一番のトピックは、オランダのNECで活躍している小川航基の4年半ぶりの復帰だ。

代表エースであるフェイエノールトの上田綺世が今季1得点にとどまっていることを考えれば、同じオランダの地で公式戦12得点を決めている彼の復帰は当然といえるだろう。

大器の挫折と復活



小川は、あの中村俊輔を輩出した桐光学園の出身。
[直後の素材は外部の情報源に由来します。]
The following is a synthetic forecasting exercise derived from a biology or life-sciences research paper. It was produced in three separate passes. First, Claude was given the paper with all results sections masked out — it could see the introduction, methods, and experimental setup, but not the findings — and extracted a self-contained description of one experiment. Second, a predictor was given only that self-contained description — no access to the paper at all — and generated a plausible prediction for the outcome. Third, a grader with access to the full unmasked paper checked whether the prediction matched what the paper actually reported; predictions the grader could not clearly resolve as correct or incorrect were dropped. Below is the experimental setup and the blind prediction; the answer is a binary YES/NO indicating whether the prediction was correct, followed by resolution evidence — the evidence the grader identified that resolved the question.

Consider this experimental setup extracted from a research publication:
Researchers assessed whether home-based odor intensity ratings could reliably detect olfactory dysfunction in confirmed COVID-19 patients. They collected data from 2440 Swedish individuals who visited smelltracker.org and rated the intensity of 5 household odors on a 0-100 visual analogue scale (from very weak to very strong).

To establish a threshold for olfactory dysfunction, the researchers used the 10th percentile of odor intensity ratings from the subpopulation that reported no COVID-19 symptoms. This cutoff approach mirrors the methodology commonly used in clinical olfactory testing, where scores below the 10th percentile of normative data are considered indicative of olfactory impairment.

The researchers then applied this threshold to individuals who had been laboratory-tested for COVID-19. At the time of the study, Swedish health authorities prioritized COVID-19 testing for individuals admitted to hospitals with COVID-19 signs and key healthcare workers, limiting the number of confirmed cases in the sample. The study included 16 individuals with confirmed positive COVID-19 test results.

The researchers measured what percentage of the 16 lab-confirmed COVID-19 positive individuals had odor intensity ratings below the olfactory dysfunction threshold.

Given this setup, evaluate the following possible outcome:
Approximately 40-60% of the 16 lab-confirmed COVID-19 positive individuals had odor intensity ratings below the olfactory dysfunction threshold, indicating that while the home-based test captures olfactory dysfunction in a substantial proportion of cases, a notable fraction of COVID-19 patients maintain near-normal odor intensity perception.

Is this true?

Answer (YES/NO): NO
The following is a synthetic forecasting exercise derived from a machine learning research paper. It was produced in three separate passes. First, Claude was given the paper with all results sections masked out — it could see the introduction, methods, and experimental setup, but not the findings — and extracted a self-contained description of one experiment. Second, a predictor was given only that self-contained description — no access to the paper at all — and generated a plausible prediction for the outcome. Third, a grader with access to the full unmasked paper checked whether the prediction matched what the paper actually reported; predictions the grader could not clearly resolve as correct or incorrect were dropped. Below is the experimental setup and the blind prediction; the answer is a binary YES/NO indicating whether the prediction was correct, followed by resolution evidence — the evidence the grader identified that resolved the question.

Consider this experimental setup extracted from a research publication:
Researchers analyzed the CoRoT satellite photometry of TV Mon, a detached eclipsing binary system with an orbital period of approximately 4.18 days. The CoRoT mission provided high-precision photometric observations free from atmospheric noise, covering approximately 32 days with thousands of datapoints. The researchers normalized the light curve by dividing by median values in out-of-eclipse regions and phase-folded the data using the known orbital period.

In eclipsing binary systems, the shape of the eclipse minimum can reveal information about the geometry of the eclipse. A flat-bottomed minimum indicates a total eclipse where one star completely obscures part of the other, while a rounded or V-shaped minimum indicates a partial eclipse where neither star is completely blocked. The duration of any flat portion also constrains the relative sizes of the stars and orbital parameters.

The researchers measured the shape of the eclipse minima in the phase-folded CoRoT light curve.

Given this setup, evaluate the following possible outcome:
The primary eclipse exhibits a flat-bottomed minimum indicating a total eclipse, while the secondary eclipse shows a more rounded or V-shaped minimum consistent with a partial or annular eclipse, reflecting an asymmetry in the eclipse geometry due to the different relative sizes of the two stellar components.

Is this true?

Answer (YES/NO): NO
身長186cmで足元も上手い彼は“高校ナンバーワンFW”と騒がれ、10代の頃から将来を嘱望された逸材だった。

しかしジュビロ磐田で始まった彼のプロキャリアは挫折と苦悩の連続で、エースとして臨んだ2017年U-20ワールドカップのグループ第2節ウルグアイ戦で左膝の前十字じん帯断裂および半月板損傷の大ケガを負い、1年近くを棒に振った。



その後、期限付き移籍した水戸ホーリーホックで復活し、2019年12月に行われたE-1選手権で日本代表に初招集。香港とのデビュー戦でハットトリックという偉業を成し遂げた。だがあくまで国内組限定のE-1であり、その後彼の名前がA代表で呼ばれることはなくエース候補だった東京五輪のメンバーからも落選した。
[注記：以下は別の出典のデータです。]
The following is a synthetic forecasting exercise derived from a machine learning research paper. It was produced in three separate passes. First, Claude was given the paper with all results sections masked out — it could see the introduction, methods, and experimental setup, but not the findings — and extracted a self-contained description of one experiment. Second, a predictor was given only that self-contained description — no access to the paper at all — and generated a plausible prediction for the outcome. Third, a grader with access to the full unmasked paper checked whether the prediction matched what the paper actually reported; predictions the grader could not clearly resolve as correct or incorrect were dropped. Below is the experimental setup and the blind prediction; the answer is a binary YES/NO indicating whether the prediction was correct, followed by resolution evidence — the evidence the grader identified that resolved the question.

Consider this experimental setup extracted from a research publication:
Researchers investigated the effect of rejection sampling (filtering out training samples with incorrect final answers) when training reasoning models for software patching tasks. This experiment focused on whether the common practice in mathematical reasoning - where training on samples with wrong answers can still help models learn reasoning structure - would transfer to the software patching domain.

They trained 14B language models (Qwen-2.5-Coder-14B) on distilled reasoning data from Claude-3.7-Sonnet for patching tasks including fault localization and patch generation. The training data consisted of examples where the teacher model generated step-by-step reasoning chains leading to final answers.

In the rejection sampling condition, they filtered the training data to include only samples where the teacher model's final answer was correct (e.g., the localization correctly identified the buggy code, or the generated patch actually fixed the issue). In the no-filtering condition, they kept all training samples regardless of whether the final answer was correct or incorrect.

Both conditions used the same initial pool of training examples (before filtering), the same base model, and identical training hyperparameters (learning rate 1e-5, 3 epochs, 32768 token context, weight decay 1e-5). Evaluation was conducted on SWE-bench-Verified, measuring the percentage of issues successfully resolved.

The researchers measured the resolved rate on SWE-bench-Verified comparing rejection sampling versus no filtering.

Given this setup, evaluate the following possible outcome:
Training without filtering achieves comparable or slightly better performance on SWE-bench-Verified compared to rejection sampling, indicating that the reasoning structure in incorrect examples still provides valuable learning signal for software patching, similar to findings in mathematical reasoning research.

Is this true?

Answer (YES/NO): NO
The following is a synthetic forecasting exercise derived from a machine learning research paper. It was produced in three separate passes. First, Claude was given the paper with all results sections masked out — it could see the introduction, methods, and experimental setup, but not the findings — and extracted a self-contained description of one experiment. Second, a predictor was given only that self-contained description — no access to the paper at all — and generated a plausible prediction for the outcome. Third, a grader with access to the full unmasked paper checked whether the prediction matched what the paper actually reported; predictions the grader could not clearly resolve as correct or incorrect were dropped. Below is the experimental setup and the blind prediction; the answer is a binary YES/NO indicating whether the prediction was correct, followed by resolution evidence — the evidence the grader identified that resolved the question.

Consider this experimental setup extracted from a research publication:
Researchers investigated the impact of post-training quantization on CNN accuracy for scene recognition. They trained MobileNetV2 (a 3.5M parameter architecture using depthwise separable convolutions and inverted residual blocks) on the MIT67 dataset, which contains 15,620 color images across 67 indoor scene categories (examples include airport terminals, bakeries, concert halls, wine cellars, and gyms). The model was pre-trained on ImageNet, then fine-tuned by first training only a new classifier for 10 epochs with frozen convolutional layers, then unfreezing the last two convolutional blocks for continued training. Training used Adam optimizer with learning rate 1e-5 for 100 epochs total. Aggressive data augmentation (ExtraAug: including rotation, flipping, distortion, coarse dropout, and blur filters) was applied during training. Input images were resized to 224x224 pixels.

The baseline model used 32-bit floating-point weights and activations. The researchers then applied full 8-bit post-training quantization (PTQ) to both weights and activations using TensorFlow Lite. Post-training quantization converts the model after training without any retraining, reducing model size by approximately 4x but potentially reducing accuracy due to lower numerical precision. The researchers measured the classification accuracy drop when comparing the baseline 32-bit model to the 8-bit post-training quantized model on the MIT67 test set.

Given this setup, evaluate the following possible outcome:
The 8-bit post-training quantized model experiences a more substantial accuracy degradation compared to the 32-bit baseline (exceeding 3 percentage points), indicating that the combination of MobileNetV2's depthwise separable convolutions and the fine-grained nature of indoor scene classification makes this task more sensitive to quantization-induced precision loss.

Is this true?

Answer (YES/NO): NO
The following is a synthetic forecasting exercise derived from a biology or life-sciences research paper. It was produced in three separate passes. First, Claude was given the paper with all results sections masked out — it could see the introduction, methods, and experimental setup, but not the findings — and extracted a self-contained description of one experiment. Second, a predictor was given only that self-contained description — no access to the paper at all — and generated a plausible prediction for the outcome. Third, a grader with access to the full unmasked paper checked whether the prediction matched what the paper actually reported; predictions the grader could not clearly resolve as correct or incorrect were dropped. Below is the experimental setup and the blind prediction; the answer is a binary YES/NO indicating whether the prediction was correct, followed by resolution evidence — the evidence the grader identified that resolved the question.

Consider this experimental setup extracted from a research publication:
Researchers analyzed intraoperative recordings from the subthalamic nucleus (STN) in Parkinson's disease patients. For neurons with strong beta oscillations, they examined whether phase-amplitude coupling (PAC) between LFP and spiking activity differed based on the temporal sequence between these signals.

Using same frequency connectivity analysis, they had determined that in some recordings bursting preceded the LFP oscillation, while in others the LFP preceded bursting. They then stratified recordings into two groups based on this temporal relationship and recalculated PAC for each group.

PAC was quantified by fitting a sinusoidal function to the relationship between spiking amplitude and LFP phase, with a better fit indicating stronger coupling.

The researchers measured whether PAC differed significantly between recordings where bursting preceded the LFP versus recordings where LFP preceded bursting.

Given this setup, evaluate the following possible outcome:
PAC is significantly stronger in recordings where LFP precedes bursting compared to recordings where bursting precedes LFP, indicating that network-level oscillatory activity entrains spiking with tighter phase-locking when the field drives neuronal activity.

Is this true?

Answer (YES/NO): NO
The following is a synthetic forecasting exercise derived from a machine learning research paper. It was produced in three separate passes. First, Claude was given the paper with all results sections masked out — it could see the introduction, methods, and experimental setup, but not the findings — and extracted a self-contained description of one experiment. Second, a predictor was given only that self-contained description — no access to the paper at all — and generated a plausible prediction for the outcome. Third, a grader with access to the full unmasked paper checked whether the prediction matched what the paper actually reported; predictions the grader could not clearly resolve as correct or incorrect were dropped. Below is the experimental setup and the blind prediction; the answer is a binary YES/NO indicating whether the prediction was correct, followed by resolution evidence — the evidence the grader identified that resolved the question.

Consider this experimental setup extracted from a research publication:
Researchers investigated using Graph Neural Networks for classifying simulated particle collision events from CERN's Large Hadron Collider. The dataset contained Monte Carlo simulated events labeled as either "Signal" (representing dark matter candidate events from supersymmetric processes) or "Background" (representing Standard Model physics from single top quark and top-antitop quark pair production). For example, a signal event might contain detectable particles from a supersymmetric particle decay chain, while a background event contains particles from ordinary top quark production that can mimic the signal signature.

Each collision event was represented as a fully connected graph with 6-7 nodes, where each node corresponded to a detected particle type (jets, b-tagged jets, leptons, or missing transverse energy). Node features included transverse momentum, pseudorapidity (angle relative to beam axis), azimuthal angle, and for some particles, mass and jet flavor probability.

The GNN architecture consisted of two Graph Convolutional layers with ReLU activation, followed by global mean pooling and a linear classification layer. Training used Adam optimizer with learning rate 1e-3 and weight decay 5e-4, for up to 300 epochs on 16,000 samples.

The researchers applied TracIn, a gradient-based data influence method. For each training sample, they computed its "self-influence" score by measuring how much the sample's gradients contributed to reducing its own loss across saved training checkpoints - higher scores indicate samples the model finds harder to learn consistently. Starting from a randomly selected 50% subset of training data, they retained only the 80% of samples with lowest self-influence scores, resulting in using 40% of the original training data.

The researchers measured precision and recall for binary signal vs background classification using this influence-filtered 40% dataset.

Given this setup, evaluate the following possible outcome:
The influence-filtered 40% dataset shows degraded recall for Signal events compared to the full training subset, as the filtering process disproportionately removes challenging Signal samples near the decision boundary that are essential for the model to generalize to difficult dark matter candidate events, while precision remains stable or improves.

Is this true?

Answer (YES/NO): NO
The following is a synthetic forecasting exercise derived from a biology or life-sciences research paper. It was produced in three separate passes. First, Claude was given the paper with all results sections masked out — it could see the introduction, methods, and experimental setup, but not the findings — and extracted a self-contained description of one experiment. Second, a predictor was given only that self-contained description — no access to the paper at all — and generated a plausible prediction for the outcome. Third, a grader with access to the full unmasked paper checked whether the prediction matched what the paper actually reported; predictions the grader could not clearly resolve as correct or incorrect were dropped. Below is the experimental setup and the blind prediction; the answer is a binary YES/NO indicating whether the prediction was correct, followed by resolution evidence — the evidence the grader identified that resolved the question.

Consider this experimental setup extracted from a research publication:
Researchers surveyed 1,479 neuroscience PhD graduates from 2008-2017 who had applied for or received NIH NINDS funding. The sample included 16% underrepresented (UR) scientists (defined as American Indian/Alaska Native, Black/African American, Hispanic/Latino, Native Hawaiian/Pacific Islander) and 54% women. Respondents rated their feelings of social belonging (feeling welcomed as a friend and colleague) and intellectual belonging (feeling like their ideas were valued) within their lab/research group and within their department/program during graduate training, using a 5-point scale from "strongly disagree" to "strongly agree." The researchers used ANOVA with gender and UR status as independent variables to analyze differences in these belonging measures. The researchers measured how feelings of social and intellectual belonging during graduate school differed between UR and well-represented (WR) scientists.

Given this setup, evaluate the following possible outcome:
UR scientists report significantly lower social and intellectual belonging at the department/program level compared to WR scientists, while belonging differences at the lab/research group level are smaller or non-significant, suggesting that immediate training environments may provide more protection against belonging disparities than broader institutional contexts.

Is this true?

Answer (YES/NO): NO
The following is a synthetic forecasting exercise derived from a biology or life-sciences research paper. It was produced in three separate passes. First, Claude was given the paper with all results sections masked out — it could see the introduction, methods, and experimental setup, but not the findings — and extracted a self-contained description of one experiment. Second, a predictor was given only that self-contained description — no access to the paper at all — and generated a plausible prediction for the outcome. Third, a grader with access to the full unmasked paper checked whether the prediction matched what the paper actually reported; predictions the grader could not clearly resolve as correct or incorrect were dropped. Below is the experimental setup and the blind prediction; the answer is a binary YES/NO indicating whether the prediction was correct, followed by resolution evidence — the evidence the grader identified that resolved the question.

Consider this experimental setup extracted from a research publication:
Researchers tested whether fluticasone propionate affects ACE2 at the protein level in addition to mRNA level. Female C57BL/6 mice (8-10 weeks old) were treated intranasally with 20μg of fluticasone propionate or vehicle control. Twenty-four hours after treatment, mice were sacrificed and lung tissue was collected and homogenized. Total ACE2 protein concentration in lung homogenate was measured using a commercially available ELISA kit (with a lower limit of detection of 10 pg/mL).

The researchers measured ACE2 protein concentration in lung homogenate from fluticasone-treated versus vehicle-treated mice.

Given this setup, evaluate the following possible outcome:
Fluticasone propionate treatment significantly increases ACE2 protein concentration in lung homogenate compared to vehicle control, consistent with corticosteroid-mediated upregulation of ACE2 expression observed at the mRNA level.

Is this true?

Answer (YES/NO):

転機となったのは2022年、高校の先輩である中村俊輔も所属したJ2・横浜FCへ完全移籍だ。

この年横浜FCはJ2優勝とJ1昇格を成し遂げたが、小川はトップとシャドーで併用されながら26得点を決めてJ2得点王に輝いたのだ。J1復帰となった翌シーズンも好調を維持すると、夏にはオランダのNECに移籍。海外初挑戦となったがここでもゴールを重ね、およそ4年半ぶりの代表復帰へとこぎつけた。

日本代表への覚悟



Qolyでは、小川が横浜FCに所属していた2022年10月にインタビューを実施している。当時J2でゴールを量産していた彼にはワールドカップを控える代表への待望論があり、その質問をぶつけるとこのような答えが返ってきた。
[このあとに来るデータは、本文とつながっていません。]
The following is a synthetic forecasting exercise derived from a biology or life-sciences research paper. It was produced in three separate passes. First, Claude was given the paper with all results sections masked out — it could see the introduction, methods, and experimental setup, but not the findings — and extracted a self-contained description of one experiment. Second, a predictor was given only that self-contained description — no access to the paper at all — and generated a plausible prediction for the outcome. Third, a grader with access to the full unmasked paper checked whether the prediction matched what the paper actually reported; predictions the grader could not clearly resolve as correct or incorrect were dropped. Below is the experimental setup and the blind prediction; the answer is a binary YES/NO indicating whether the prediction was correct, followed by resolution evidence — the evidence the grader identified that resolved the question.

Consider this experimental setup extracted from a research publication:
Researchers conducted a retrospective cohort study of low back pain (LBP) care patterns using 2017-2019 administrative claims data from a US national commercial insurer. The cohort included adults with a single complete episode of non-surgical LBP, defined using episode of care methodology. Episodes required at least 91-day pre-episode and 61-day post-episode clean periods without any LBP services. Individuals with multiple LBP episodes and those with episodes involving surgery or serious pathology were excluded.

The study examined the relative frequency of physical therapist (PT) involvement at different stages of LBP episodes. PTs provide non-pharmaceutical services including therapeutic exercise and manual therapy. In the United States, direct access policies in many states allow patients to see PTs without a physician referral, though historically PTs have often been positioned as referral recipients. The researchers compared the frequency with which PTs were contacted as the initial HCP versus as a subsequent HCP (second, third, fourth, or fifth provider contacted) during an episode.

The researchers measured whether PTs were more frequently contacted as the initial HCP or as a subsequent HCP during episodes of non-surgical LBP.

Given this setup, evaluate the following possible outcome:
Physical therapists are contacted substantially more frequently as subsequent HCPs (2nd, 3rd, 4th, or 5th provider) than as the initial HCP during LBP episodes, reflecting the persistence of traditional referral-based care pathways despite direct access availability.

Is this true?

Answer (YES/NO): YES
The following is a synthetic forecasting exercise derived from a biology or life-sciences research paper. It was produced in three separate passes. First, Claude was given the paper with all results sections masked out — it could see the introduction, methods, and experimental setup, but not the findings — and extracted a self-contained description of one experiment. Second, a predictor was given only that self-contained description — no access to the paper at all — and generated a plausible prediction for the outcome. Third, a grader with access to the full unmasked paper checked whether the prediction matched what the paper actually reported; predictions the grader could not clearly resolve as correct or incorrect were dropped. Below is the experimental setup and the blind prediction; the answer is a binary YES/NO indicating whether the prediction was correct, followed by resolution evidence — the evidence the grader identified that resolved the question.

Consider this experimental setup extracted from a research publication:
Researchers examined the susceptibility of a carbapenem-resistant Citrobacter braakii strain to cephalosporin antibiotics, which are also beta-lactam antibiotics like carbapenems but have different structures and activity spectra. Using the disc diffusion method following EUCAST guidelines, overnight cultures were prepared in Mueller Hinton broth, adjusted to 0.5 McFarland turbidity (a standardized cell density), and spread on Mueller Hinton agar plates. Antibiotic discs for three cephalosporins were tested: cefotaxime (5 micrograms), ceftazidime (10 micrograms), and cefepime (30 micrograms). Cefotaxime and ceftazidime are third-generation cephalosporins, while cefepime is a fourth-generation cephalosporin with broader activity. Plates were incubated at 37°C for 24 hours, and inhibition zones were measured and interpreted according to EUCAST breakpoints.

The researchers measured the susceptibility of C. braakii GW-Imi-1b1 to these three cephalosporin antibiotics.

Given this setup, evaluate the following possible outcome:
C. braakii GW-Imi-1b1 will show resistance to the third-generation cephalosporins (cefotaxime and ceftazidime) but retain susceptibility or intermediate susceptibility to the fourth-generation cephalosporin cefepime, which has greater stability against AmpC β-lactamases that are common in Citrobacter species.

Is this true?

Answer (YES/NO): NO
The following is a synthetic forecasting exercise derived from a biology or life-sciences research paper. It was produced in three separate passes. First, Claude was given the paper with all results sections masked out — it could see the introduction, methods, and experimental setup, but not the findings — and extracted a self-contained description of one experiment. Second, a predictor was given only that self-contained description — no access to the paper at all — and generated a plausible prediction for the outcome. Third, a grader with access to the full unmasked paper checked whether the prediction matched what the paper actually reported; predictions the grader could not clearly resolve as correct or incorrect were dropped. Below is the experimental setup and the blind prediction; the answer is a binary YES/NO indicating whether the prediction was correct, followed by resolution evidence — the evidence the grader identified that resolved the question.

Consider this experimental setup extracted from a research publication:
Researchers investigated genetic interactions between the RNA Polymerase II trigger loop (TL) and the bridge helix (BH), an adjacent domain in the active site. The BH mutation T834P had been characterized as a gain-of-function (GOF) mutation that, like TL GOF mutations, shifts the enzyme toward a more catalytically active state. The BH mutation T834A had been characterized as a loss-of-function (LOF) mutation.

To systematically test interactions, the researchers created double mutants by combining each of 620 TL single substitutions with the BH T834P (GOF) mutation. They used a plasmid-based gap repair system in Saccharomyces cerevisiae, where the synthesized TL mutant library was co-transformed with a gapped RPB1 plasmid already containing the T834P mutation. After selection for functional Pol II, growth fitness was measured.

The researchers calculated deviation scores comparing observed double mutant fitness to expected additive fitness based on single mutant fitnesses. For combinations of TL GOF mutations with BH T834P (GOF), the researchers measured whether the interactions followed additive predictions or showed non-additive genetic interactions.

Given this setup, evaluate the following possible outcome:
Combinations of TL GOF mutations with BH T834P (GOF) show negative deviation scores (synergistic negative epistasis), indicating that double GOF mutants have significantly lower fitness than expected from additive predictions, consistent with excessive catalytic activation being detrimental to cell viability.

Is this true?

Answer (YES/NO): YES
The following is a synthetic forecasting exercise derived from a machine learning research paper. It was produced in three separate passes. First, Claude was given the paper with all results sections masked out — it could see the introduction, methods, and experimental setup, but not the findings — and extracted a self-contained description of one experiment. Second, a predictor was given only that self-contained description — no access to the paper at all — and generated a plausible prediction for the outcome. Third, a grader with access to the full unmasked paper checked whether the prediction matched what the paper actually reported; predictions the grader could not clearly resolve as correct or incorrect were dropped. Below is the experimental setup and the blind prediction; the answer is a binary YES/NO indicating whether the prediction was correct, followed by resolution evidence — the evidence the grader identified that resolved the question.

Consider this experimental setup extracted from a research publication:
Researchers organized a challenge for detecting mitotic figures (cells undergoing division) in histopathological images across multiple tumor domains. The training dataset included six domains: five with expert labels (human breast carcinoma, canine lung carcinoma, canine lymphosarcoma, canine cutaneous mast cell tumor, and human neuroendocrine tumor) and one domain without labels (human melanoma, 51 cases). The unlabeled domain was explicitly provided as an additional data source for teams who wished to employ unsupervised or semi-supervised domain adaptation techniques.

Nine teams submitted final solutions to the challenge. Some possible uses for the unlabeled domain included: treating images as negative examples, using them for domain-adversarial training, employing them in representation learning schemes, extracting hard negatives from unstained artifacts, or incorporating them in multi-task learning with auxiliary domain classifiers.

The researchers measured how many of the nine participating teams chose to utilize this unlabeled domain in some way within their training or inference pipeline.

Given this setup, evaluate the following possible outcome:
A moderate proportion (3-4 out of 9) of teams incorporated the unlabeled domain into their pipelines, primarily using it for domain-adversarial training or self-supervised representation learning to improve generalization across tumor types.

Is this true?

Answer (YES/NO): NO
「(日本代表の)一番前は固まっていない感じがあります。見てて『難しいだろうな』と思うこともありますけど…僕でも全然そこのポジションを担うというか、それぐらいの覚悟はありますしできる自信もあります」



日本代表は近年スピード型の選手を重用しており、大型の選手が選ばれていない現実がある。

それについても、「スピード型の選手が結果を残して代表に上り詰めただけであって、僕自身が結果を出してそこまで行けば、大型の選手がFWで起用されることも全然あると思う。そこは結果を出したもん勝ちかなとは思いますね」と意に介さなかった。

大迫勇也の後継者に



小川は中学生の頃まではトップ下でプレーしており、父親の指示でとにかく両足でのシュートを練習していたという。それが彼の高い決定力に繋がっているようだ。

また、参考にしていたのはあの選手だったという。

「小さい頃はそんなにいなかったですけど、年齢が上がっていくにつれて日本だったら大迫(勇也)選手のプレーを参考にしていました。『キープできて、点を取れる』のが本当に良いフォワードだと思ってたので。大迫選手や海外ならレヴァンドフスキやルイス・スアレスを参考にしてます」

代表の名波浩コーチは、自身をジュビロ磐田に誘ってくれた恩師になる。恩師のもと、近年の代表に欠けていた高さとポストプレーという武器で新たな景色を見せてくれるだろうか。

インタビューの最後に小川は力強くこう語ってくれた。「僕のストーリーというか僕のサッカー人生はここからどんどん上に登っていくと思っている」。

26歳になった大器の新しいストーリーに期待しよう。